I think this is the crucial question for this very interesting conversation: are you willing to sacrifice being a contending (i.e., playoff) team for several years into the future for the chance at landing a superstar? For the two courses of action that people have been debating, I think one is much more risky than the other:

Option A: Blow It Up
- Guaranteed terrible teams for 3-4 years
- Guaranteed lower fan interest and attendance
- Guaranteed lower revenues
- Possible contraction candidate
- Possibility of landing a superstar
- Probability of staying terrible for 5-6 years

Option B: Make the Best of It
- Probable contending team in the immediate future
- Possible increased fan interest and attendance
- Less chance of landing a superstar
- Lower chance of winning a title (0.1% -> 0.001%?)

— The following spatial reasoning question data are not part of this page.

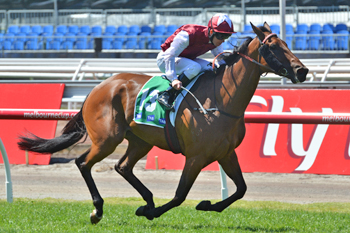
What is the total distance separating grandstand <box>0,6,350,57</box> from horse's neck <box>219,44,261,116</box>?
11.4 metres

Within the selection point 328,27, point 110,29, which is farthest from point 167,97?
point 110,29

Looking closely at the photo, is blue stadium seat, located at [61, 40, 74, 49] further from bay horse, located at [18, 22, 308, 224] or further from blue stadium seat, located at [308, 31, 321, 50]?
bay horse, located at [18, 22, 308, 224]

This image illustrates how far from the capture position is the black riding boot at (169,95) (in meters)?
3.98

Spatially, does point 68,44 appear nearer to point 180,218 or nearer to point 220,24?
point 180,218

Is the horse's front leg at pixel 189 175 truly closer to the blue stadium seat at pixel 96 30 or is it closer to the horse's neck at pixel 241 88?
the horse's neck at pixel 241 88

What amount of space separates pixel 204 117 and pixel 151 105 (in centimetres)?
57

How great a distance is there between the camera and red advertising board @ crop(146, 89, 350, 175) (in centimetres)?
654

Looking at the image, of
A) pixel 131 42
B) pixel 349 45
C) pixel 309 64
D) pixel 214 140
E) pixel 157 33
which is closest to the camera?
pixel 214 140

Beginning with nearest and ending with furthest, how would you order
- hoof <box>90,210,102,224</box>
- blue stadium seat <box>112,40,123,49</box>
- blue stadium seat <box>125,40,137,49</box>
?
hoof <box>90,210,102,224</box> < blue stadium seat <box>125,40,137,49</box> < blue stadium seat <box>112,40,123,49</box>

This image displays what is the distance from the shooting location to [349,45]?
14.9 m

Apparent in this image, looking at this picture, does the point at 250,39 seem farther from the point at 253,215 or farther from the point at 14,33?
the point at 14,33

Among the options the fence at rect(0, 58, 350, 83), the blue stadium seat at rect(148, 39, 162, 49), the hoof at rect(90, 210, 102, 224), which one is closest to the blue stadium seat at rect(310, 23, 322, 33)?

Others have made the point (Dannie was probably the first one) that the 03-04 Pistons are a poor choice for the Sixers to try to emulate, as the one team in 30 years not built around a superstar (ryano: I guess you weren't alive in 1979 when the Sonics won behind Dennis Johnson, Gus Williams, and Jack Sikma?). However, the Philadelphia franchise almost has no choice but to pursue a championship that way.
- They don't have the financial resources or the "destination cachet" to sign a superstar (the way the Lakers signed Shaq in 1996).
- They don't have a fan base that will support the team no matter what. Philly fans will support the Sixers when they win, but they will abandon the team when they lose. This means lower revenues and decreased ability to attract superstars in the future.

Another factor to consider in the "Blow It Up" option is just how low the odds are of landing the superstar that will eventually lead a team to a title. In the aforementioned last 30 years, 29 champions were built around the following 10 players: Moses, Bird, Magic, Isiah, Olajuwon, Jordan, Shaq, Garnett, Kobe, Duncan. Only the last 4 of those players were picked in the lottery era (last 25 years). So, not only do you have to (1) win the lottery, but you have to (2) do it in the right year [less than a 1-in-6-years chance by the numbers above] and (3) pick the right player.

And beyond that, once you have become one of the lucky teams to land a franchise player, you have to continue to make the right decisions going forward. Because the team is no longer going to continue to be terrible (he's a franchise player, after all), so it will be left with the "mediocre" draft positions that the Sixers have suffered the last few years. Case in point, are the Hornets a threat this year with their franchise PG Chris Paul? They've made a few moves the past couple years, but they haven't been the right ones. At some point, even teams that have "Blown It Up" need to use their cap flexibility and actually "Go For It" -- just as the Sixers tried to do with Elton Brand.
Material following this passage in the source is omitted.